== Input data ==

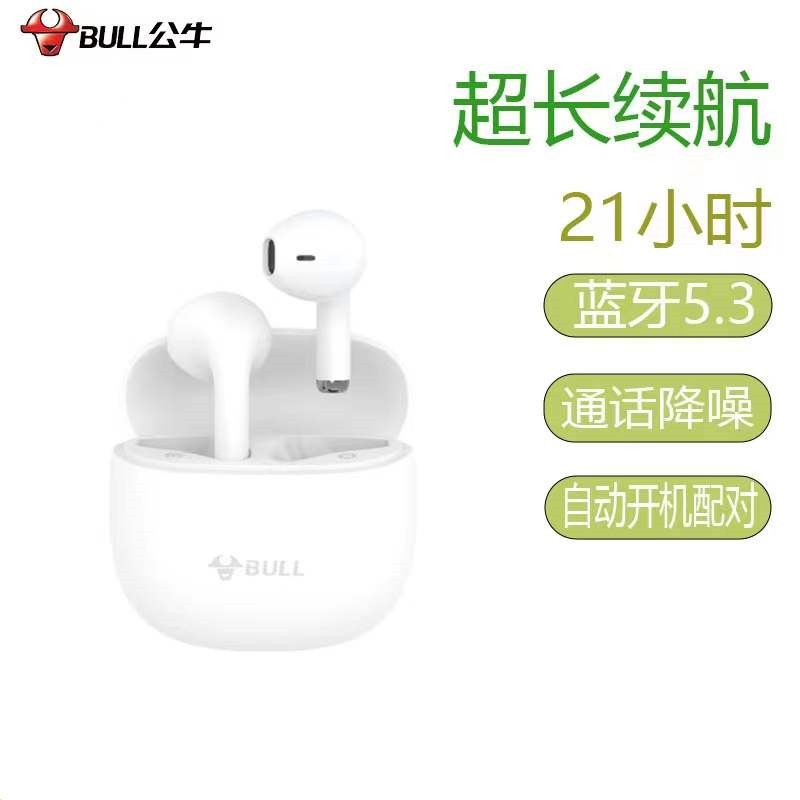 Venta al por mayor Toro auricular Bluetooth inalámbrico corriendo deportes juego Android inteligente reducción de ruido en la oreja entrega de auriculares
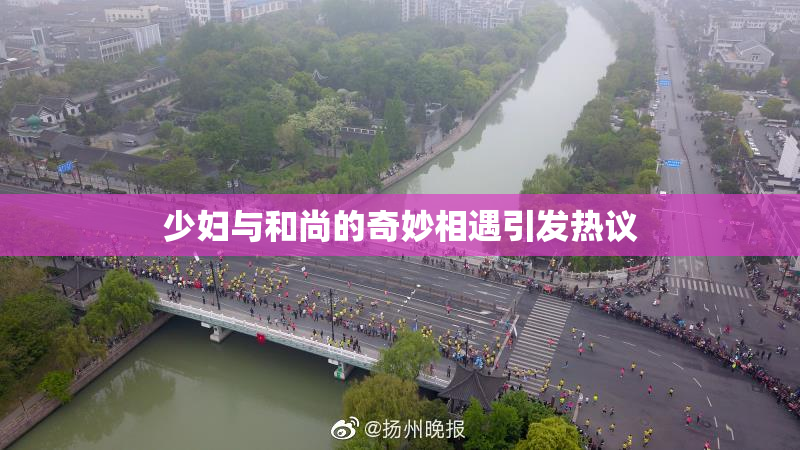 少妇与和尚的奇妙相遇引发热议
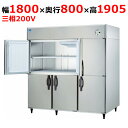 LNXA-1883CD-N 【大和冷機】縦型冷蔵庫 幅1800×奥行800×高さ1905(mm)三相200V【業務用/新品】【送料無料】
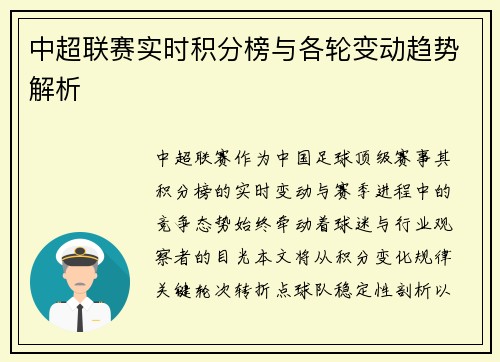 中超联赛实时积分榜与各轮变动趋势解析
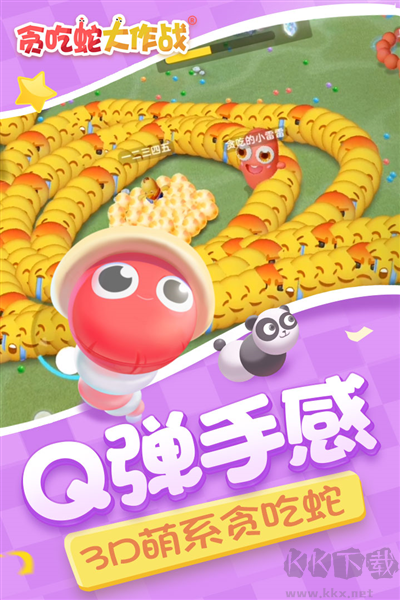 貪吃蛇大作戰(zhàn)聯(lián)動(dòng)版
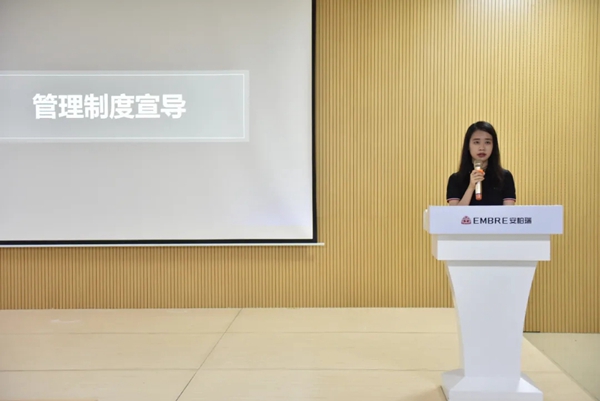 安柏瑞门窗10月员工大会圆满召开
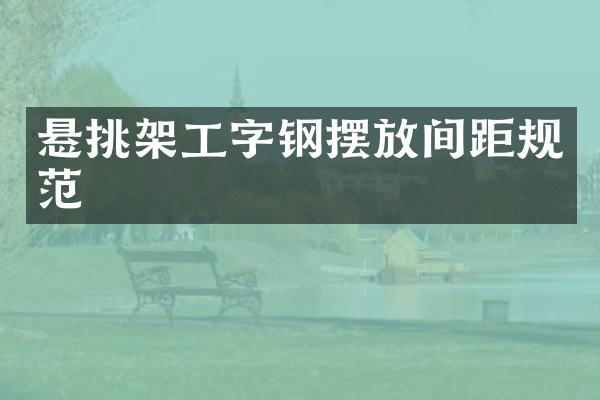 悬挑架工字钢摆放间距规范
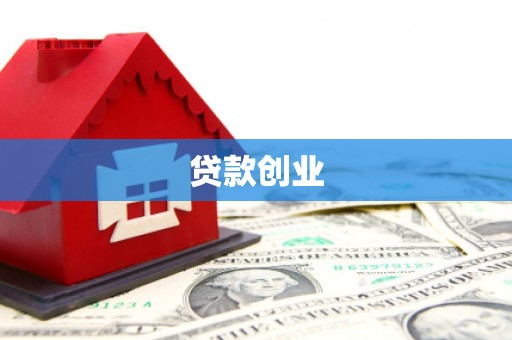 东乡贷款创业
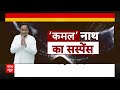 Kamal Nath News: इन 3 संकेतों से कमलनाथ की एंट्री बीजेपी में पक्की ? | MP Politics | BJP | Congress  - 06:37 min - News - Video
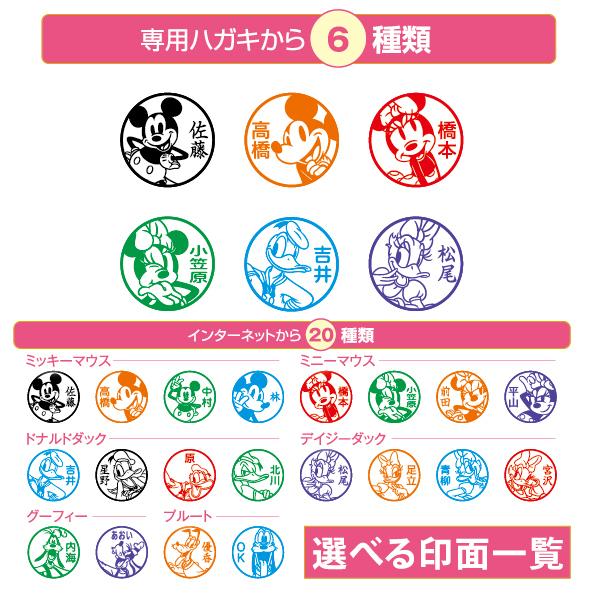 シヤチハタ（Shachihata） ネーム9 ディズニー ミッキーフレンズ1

===

### Work request
Copy every line of the listing above word for word. Leave out the picture markers at the start of each line.

### Answer to this task
 Venta al por mayor Toro auricular Bluetooth inalámbrico corriendo deportes juego Android inteligente reducción de ruido en la oreja entrega de auriculares
 少妇与和尚的奇妙相遇引发热议
 LNXA-1883CD-N 【大和冷機】縦型冷蔵庫 幅1800×奥行800×高さ1905(mm)三相200V【業務用/新品】【送料無料】
 中超联赛实时积分榜与各轮变动趋势解析
 貪吃蛇大作戰(zhàn)聯(lián)動(dòng)版
 安柏瑞门窗10月员工大会圆满召开
 悬挑架工字钢摆放间距规范
 东乡贷款创业
 Kamal Nath News: इन 3 संकेतों से कमलनाथ की एंट्री बीजेपी में पक्की ? | MP Politics | BJP | Congress  - 06:37 min - News - Video
 シヤチハタ（Shachihata） ネーム9 ディズニー ミッキーフレンズ1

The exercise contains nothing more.